• _Fragmento de texto_

···

Desde pequeño siempre sentí especial predilección por la provincia de Cádiz, ese "rincón del Sur" (como lo denominó Juan Posada en su obra "De Paquiro a Paula", sobre toros y toreros gaditanos) donde en un reducido espacio físico tienen cabida multitud de sensaciones distintas, diferentes formas de crear arte y de disfrutar de la naturaleza y el espacio urbano. Quedé prendado de Cádiz bañándome en sus aguas de plata, mientras la atardecida comienza a oscurecer las blancas torres de la Catedral. Pronto descubrí que las olas rompen más antiguas y bellas en la Cruz de la Mar de Chipiona, o que Rota es la playa familiar más hermosa de Andalucía. Pronto valoré Jerez como cuna de tantas cosas y me enamoré de su vino como de ningún otro y pronto también, conquisté las blancas calles sanluqueñas, tan llenas de sabor y si me apuran, de sevillanía, traída por las aguas del Río Grande. Pero, por encima de todo, cuando descubrí El Puerto, hallé ese entorno concreto que todos escondemos, como el más preciado de los tesoros, en el fondo de nuestro corazón. El lugar en el que nos gusta perdernos de vez en cuando, para cargar las pilas, descansar o simplemente disfrutar de lo que consideramos unas minivacaciones perfectas, ya sea verano, primavera o invierno.
Ya de niño llamaba mi atención la vida de sus calles, tanto en las bulliciosas mañanas del verano, como en las noches de velador y pescao frito. Su playa de Santa Catalina, a la altura de Vistahermosa, me sorprendía por su extensión, su mar abierta y ondulada y su visión lejana de Cádiz, encendiendo sus luces cuando la noche comenzaba a cubrir con su negro manto la Bahía.
Pasaron los años y mi afición taurina me hizo acudir en numerosas ocasiones a disfrutar de excelentes tardes de toros en su Plaza Real, la cual pese a su personalidad indudable viene a ser, por distintas razones, como una Maestranza estival. Poco a poco, esas jornadas de toros en El Puerto me hicieron descubrir delicias del calibre del Patio de las Siete Esquinas, personalísimo establecimiento arropado por las bodegas de la zona en que se enclava y por la suya propia; la calle Misericordia, con sus múltiples bares de tapas siempre repletos; las barras exquisitas de Los Portales o de Casa Flores; las madrugadas en La Pontona, con la brisa del Guadalete refrescando; la copa de Miura con hielo en el Santa María, mientras bajan de sus habitaciones los toreros, camino de la plaza; las noches calmas y elegantes en el patio central del Monasterio de San Miguel, un bellísimo hotel cargado de historia...
Hoy lo tengo muy claro, parafraseando a dama "si me pierdo que me busquen..." en El Puerto; en cualquiera de sus múltiples tabernas bebiendo fino de la tierra; en una de esas calles que alternan las casas de cierros bajos con las de balcones palaciegos; en la cubierta con aires marineros de su popular vaporcito...
Como escribió en este mismo blog mi querido calleferia: "José se quedo corto...", quien no ha visto toros en El Puerto no sabe lo que es un día de toros, pero es que "quien no ha visto El Puerto no ha visto ná de ná".

···

• _Problema a resolver_
Copia el fragmento sobre El Puerto que empieza en "Hoy lo tengo" y termina en "su popular vaporcito...", pero llama "bares" a lo que en él se llama "tabernas".

• _Conjunto de datos_
···

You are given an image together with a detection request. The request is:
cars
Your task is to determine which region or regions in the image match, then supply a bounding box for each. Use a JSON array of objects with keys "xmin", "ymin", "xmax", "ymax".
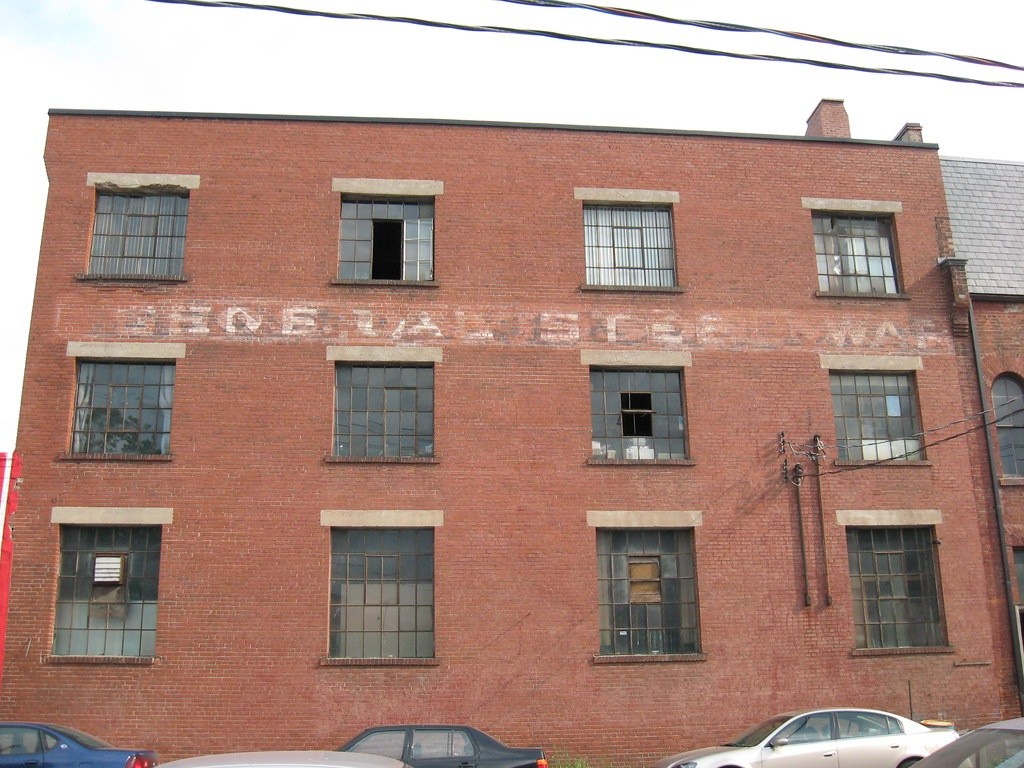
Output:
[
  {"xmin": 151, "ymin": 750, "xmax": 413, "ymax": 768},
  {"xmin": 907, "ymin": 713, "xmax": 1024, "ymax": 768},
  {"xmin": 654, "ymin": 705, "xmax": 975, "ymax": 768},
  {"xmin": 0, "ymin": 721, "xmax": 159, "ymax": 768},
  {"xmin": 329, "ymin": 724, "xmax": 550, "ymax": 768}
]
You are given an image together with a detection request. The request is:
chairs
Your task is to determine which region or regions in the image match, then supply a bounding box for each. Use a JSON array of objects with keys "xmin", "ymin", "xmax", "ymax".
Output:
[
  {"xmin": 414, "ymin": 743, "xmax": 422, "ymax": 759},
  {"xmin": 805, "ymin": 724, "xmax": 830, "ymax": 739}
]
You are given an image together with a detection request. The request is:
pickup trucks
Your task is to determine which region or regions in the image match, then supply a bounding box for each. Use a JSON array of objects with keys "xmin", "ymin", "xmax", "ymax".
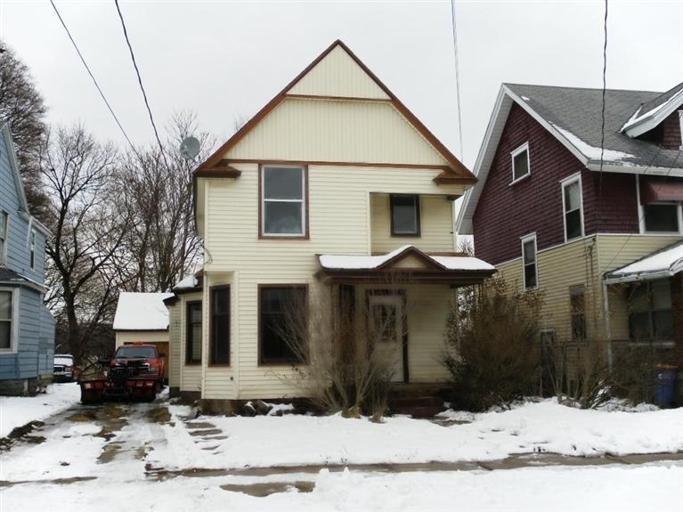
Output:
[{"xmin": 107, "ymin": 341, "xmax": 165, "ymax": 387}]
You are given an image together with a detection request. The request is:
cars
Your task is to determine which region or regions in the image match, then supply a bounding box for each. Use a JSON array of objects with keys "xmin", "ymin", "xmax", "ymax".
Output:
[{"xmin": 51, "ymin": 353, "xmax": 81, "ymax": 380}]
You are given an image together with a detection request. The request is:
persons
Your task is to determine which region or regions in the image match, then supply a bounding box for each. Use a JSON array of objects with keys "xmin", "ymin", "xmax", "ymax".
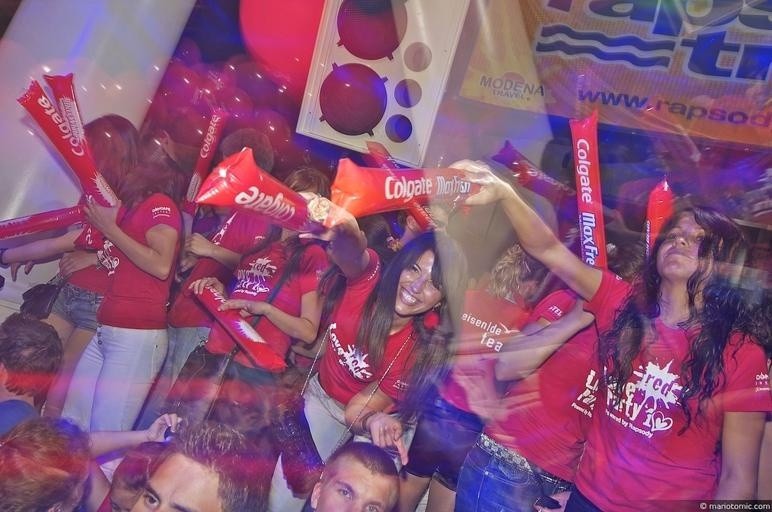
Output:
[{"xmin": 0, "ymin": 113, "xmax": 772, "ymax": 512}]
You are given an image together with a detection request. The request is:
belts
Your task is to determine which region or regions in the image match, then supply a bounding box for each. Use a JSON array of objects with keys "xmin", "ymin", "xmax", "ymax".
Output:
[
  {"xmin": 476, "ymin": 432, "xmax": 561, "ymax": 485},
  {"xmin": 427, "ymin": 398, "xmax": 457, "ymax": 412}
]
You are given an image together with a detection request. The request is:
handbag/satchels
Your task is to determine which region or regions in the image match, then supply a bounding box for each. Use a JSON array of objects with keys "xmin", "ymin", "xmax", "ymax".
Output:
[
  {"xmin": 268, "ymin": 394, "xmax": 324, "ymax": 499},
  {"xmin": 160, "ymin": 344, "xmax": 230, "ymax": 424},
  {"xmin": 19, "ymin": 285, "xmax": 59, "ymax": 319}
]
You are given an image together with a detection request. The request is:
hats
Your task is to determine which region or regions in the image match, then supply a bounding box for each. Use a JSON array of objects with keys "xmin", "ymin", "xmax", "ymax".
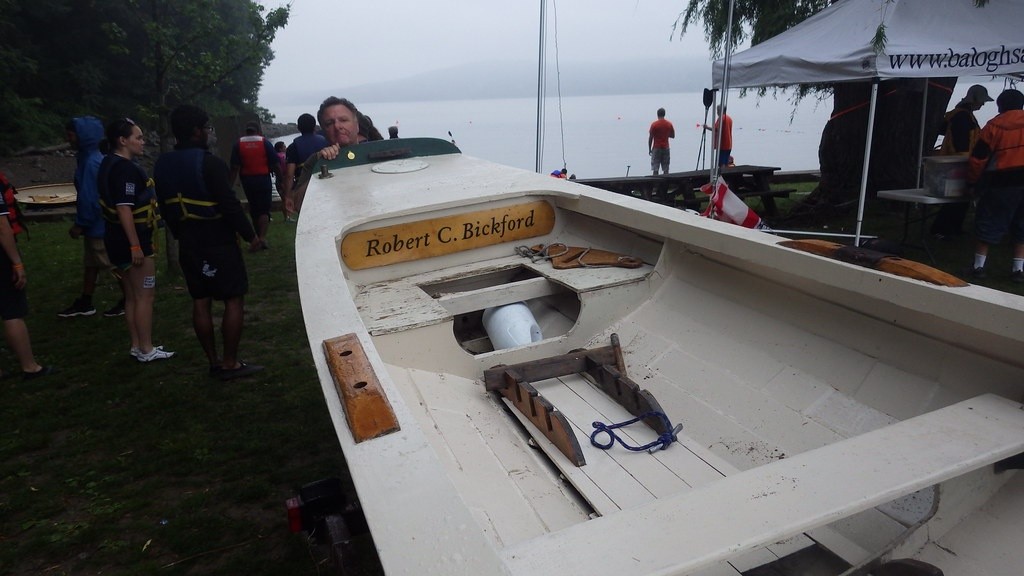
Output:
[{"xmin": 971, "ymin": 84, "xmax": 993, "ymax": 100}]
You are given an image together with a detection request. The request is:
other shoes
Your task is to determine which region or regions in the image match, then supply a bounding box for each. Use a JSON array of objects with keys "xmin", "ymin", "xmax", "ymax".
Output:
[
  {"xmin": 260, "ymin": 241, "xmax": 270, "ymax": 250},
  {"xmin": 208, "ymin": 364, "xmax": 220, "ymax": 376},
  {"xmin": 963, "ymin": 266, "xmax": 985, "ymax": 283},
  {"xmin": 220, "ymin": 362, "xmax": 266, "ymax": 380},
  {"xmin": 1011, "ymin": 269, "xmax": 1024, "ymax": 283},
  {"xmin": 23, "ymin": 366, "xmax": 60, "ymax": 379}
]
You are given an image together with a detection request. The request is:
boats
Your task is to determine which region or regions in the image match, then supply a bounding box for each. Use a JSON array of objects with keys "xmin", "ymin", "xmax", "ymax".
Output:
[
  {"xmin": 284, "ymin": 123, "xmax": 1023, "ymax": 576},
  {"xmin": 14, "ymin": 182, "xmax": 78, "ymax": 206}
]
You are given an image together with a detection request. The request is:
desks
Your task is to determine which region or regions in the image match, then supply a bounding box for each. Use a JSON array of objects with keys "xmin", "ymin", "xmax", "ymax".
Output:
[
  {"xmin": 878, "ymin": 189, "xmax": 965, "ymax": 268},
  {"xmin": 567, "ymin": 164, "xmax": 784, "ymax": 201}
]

···

• _Respuesta al problema_
Hoy lo tengo muy claro, parafraseando a dama "si me pierdo que me busquen..." en El Puerto; en cualquiera de sus múltiples bares bebiendo fino de la tierra; en una de esas calles que alternan las casas de cierros bajos con las de balcones palaciegos; en la cubierta con aires marineros de su popular vaporcito...